Oh, yes, very good point! If Sherlock’s lived a life of mainly solitude and rejection, it makes sense that he would want to separate himself from feeling badly about that as well as make sure others don’t see him as “poor Sherlock, can’t make any friends”. Convincing others he’s a sociopath would be a better alternative as they’d be forced to think he’s alone because he wants to be (which may be largely true, but not completely; at the very least, genius needs an audience).
As for the ‘maybe himself’ bit… Sherlock does seem to want to separate himself from anything emotional, especially going by the fireplace scene in Hounds. “I’ve always been able to keep myself distant. Divorce myself from…feelings.” We know from the original stories that his only friend in university was Victor Trevor and I can’t imagine he had many friends before and after that (Seb Wilkes certainly wasn’t a friend). It would be much easier to deal with that loneliness if he could convince himself that he just doesn’t care about any sort of relationship.
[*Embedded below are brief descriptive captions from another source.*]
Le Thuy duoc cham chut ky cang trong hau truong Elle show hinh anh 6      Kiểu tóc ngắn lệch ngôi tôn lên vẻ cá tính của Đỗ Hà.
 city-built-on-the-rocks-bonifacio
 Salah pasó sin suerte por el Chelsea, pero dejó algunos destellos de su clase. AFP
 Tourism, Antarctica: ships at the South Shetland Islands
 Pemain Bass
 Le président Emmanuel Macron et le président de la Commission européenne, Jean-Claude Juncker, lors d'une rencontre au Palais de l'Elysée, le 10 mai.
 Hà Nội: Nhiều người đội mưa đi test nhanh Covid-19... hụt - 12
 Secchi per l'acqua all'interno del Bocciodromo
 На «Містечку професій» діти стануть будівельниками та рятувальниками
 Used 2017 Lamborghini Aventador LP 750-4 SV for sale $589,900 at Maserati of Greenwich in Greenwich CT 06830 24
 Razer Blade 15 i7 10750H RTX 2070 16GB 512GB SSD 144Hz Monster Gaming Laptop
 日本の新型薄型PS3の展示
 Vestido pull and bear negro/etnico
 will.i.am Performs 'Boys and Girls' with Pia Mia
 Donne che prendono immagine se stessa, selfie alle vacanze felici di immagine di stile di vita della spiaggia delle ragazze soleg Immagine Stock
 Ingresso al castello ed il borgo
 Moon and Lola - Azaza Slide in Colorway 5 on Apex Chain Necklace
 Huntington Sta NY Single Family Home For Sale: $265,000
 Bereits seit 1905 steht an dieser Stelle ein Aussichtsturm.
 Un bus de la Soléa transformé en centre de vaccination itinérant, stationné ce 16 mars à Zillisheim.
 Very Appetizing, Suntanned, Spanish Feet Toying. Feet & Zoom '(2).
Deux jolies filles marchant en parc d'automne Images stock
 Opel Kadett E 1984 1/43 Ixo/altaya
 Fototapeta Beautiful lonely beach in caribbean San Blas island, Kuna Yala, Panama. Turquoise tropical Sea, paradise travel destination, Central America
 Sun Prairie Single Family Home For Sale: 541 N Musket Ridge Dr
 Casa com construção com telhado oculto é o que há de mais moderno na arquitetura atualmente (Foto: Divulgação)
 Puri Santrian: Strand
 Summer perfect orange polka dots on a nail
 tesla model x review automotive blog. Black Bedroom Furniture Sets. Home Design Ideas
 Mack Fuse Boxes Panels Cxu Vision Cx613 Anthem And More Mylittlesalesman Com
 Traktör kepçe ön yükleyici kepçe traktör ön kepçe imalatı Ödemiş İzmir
Not to mention, it would serve him an advantage as a detective. We’ve seen that he’s often quietly affected by the deaths of innocent victims; not necessarily on a typical “hero” level, but enough so that it would be important for him to push emotional responses away in order to effectively do his job. Secondly, he needs to rid himself of emotional biases anyway in order to make sure he’s working only with facts and logic. Otherwise he won’t be nearly as successful.
And all this works without him necessarily having to be autistic, as well, so I quite like that.